(Some records)
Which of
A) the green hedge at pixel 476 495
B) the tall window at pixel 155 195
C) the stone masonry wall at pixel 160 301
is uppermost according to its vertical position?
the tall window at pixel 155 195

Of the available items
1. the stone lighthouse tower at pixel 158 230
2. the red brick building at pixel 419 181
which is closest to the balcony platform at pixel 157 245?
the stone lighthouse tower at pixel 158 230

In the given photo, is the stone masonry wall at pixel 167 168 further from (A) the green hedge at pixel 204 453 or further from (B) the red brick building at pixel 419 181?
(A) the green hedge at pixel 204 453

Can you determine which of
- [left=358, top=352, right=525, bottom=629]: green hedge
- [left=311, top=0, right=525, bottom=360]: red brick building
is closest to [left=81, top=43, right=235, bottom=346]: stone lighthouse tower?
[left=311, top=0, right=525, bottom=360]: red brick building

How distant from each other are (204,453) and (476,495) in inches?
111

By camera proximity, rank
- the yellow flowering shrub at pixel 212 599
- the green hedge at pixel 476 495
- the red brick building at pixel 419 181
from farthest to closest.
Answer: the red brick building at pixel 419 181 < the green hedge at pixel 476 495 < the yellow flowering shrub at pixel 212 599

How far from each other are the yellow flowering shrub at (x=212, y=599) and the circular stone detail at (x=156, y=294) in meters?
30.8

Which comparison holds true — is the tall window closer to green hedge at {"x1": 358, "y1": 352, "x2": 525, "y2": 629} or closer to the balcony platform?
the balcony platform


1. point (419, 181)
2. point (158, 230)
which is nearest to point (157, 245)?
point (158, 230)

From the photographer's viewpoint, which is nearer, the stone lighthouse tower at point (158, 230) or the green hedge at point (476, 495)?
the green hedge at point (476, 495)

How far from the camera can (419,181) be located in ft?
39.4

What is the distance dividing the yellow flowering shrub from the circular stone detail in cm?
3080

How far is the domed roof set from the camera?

--

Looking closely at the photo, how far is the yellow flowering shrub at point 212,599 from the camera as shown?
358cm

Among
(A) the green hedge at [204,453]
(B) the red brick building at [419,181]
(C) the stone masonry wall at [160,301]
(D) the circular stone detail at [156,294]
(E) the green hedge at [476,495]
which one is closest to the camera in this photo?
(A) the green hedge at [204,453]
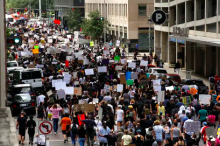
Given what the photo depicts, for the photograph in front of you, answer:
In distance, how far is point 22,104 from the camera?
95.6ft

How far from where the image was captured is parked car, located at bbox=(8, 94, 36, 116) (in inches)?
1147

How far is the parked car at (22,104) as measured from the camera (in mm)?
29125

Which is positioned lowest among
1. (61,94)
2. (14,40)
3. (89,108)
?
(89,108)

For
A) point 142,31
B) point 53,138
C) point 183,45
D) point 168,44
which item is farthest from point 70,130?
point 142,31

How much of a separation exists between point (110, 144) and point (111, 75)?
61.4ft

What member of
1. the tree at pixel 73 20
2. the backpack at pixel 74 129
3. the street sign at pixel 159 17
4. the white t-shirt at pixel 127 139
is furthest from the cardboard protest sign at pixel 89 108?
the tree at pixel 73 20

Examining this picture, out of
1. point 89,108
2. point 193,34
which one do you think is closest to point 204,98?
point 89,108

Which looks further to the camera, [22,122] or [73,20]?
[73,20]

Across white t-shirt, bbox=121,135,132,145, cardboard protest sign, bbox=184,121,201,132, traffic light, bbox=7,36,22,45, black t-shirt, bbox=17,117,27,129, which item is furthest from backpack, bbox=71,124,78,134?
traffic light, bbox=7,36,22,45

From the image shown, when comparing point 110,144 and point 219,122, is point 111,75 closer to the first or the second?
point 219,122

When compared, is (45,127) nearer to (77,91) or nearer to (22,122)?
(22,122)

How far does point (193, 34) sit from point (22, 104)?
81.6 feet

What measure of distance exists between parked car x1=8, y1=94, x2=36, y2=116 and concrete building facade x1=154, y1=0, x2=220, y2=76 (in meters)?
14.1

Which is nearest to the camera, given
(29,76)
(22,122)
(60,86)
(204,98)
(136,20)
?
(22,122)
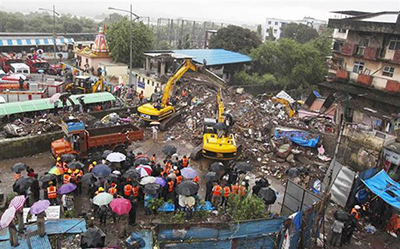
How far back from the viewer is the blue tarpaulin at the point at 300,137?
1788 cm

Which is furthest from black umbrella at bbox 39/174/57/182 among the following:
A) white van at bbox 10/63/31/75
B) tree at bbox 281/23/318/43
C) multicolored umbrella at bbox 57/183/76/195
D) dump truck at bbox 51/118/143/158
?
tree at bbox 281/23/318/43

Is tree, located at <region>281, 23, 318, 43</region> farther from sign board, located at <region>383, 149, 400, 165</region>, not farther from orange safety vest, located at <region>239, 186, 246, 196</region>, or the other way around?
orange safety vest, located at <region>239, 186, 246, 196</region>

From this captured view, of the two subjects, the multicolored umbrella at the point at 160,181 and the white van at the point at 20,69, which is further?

WHAT YOU WILL DO
Put the material from the line with "Of the available items" up to and including the line with "Answer: the red" into a numbered list, leaving out blank lines.

THE ANSWER
1. Of the available items
2. 1. the stone lighthouse tower at pixel 158 230
3. 2. the red brick building at pixel 419 181
4. which is closest to the balcony platform at pixel 157 245?
5. the stone lighthouse tower at pixel 158 230
6. In the given photo, is the stone masonry wall at pixel 167 168 further from (A) the green hedge at pixel 204 453 or further from (B) the red brick building at pixel 419 181?
7. (A) the green hedge at pixel 204 453
8. Can you determine which of
9. - [left=358, top=352, right=525, bottom=629]: green hedge
10. - [left=311, top=0, right=525, bottom=360]: red brick building
11. is closest to [left=81, top=43, right=235, bottom=346]: stone lighthouse tower?
12. [left=311, top=0, right=525, bottom=360]: red brick building
13. How distant from each other are (204,453) and (476,495) in inches?
14. 111
15. By camera proximity, rank
16. - the yellow flowering shrub at pixel 212 599
17. - the green hedge at pixel 476 495
18. - the red brick building at pixel 419 181
19. from farthest to closest.
20. Answer: the red brick building at pixel 419 181 < the green hedge at pixel 476 495 < the yellow flowering shrub at pixel 212 599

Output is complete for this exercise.